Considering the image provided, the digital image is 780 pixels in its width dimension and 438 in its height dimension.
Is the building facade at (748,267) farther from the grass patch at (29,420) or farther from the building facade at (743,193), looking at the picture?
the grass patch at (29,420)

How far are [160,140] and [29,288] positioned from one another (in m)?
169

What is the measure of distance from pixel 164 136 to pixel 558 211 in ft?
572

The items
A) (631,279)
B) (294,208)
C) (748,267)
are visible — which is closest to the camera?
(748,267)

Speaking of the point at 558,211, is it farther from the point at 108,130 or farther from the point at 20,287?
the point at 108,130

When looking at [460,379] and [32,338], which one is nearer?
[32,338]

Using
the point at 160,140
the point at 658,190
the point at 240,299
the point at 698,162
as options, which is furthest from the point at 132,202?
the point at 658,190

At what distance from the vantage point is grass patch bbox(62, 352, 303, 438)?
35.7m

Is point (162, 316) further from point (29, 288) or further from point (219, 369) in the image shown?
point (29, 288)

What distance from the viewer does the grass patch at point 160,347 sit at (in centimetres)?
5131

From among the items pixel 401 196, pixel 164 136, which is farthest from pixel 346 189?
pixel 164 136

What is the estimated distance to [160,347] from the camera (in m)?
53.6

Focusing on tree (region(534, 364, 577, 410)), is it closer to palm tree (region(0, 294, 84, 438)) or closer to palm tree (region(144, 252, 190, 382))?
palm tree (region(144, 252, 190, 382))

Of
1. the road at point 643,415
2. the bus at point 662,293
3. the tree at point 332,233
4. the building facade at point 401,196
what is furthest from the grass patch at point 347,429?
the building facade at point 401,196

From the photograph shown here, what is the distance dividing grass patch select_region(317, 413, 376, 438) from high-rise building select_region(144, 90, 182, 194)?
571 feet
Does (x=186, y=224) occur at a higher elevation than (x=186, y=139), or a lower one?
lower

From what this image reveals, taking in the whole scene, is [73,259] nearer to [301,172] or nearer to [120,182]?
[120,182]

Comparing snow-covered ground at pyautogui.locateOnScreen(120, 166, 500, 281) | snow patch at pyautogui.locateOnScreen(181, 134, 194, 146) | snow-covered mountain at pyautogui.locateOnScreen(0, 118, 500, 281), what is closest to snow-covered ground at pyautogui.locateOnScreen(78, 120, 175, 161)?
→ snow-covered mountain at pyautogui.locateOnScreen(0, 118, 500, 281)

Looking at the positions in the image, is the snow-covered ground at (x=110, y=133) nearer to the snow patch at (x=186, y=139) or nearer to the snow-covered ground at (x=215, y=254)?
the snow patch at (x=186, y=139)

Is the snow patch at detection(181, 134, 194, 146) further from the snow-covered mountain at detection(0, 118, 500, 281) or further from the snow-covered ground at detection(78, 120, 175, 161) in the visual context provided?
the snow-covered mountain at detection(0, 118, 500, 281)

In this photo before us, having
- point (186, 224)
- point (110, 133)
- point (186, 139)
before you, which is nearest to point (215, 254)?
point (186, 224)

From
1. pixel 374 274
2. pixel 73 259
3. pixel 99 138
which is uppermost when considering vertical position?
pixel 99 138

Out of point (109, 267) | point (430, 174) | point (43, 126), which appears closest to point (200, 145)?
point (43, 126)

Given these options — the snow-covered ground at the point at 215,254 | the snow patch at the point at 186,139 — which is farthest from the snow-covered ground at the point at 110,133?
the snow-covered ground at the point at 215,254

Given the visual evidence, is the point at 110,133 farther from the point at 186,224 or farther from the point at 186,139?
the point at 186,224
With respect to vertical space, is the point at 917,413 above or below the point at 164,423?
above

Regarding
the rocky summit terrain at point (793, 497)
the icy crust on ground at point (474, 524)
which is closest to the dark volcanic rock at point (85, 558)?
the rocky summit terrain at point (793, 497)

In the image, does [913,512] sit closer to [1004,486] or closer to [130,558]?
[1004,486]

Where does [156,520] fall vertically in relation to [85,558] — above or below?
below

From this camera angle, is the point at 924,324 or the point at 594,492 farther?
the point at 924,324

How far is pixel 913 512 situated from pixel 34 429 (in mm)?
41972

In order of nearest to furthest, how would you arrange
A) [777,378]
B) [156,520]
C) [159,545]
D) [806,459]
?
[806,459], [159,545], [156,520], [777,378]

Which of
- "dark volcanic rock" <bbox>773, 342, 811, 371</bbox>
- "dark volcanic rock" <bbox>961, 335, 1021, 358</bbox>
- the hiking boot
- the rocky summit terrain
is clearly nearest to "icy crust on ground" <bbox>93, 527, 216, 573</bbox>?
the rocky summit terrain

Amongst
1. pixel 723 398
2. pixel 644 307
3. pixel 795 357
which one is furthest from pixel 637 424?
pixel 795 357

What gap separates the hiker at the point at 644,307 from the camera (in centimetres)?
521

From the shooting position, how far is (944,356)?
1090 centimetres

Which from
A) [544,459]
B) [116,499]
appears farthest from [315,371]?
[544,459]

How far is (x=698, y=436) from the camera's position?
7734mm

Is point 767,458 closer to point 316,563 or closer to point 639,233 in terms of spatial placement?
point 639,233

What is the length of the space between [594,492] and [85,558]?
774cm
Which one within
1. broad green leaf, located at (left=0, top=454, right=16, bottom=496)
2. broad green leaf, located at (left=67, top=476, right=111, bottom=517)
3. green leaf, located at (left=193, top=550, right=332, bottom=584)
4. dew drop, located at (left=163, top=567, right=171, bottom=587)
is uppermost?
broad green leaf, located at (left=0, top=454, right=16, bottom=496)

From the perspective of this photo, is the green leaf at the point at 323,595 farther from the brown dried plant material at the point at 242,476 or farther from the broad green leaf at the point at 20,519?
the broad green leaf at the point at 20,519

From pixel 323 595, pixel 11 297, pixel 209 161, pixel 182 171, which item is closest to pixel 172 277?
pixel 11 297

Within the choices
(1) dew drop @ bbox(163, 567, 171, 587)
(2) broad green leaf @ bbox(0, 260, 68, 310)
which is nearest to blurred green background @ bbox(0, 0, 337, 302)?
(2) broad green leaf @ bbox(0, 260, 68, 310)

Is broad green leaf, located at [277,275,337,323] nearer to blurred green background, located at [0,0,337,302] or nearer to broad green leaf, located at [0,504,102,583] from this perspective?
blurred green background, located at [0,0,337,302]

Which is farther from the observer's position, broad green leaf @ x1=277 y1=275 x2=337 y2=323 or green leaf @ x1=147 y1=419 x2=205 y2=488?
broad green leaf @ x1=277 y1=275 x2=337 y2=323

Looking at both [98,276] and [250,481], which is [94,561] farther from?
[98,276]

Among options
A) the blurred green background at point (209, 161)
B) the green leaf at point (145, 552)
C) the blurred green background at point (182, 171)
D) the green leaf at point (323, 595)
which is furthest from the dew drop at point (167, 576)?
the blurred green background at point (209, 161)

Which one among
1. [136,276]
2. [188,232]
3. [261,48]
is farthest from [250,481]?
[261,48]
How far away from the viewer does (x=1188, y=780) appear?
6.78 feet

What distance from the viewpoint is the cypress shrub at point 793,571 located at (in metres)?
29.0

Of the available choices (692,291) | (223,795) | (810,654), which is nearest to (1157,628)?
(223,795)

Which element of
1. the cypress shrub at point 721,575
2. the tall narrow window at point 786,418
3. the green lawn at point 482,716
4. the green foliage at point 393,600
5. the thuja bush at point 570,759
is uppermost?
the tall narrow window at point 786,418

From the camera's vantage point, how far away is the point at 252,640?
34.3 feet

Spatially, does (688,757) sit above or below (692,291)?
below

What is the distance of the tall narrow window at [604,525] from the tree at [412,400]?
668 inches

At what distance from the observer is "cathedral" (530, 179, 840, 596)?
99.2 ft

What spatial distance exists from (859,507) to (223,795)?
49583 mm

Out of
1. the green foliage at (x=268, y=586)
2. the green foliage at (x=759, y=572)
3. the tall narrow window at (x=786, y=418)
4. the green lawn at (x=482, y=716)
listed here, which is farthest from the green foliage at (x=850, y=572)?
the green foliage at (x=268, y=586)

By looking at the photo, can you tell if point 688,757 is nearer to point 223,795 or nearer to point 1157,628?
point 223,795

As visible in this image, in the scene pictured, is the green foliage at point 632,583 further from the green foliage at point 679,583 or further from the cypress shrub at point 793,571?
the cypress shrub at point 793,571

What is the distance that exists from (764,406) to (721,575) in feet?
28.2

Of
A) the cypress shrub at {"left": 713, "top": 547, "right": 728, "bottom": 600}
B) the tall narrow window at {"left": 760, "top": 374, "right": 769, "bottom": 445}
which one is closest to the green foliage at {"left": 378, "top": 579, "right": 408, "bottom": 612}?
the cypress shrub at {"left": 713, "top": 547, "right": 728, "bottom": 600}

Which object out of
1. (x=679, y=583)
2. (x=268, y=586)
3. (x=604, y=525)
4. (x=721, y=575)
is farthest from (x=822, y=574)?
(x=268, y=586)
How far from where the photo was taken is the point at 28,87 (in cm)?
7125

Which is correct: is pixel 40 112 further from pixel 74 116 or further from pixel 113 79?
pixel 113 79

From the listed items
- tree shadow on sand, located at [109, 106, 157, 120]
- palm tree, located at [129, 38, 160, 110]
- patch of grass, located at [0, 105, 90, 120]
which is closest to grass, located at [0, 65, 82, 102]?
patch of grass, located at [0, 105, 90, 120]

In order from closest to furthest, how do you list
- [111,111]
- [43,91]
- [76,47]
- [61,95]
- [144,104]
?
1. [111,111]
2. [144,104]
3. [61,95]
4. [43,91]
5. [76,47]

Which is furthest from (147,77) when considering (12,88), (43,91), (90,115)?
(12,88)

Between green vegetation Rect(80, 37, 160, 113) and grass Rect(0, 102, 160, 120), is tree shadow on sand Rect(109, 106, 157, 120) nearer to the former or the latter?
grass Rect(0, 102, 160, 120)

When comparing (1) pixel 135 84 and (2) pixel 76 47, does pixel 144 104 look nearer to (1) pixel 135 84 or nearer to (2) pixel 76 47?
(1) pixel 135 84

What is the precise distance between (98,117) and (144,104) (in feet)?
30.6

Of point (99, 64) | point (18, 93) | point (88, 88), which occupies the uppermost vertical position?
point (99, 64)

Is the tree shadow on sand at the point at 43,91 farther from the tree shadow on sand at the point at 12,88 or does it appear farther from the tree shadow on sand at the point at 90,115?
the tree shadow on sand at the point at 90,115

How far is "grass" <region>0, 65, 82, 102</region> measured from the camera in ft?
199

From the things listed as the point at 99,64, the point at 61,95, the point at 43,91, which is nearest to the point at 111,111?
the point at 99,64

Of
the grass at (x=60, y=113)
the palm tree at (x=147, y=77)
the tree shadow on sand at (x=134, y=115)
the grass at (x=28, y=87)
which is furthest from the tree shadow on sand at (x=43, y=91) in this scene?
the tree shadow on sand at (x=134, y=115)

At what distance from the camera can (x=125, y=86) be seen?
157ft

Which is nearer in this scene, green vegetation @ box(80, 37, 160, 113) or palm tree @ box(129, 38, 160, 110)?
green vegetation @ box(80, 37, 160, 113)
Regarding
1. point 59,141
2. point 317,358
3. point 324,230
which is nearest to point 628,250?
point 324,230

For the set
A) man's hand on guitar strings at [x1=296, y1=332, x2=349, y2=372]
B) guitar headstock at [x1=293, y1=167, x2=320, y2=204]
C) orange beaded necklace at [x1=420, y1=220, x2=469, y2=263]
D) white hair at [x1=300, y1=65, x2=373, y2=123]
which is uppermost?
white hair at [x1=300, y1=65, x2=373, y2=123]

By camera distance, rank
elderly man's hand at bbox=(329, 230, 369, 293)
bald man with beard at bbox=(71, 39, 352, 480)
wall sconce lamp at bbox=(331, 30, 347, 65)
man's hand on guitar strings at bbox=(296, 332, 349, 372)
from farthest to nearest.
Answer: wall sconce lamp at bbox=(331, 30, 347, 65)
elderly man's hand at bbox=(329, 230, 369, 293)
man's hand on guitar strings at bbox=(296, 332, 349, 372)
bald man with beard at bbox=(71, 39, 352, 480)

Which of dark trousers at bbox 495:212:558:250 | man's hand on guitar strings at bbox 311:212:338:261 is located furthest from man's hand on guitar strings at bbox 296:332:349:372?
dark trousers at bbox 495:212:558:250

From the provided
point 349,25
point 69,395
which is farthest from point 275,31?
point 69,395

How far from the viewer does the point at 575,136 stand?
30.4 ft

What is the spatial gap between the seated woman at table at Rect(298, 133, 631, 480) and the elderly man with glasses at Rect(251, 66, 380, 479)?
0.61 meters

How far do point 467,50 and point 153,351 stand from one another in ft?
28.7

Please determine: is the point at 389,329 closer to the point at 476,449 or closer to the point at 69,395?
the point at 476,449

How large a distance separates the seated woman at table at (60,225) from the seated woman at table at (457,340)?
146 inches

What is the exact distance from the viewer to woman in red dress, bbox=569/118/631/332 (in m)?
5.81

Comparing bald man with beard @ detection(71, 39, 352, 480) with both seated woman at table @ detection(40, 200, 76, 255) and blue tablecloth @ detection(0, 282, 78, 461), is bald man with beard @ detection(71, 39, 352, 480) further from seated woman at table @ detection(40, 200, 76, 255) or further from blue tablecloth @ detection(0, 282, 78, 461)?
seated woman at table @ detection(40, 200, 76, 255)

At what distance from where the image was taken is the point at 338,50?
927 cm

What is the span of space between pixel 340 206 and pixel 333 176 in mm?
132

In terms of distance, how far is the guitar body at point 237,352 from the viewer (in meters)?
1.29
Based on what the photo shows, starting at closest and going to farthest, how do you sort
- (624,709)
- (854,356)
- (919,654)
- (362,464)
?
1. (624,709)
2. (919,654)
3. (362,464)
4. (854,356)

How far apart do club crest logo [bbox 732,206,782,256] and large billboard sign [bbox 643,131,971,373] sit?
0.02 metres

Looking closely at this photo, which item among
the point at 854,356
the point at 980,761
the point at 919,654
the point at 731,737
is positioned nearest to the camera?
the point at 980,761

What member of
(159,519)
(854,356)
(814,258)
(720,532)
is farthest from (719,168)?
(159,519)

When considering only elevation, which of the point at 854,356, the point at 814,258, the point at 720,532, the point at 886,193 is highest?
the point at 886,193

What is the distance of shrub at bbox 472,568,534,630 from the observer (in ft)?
────────
:: Exercise ::
Give the rows from the start through the line containing "Is the building" as a numbered list, dropping any blank lines.

:: Exercise response ::
1. Considering the image provided, the digital image is 780 pixels in its width dimension and 438 in its height dimension.
2. Is the building facade at (748,267) farther from the grass patch at (29,420) or farther from the building facade at (743,193), looking at the picture?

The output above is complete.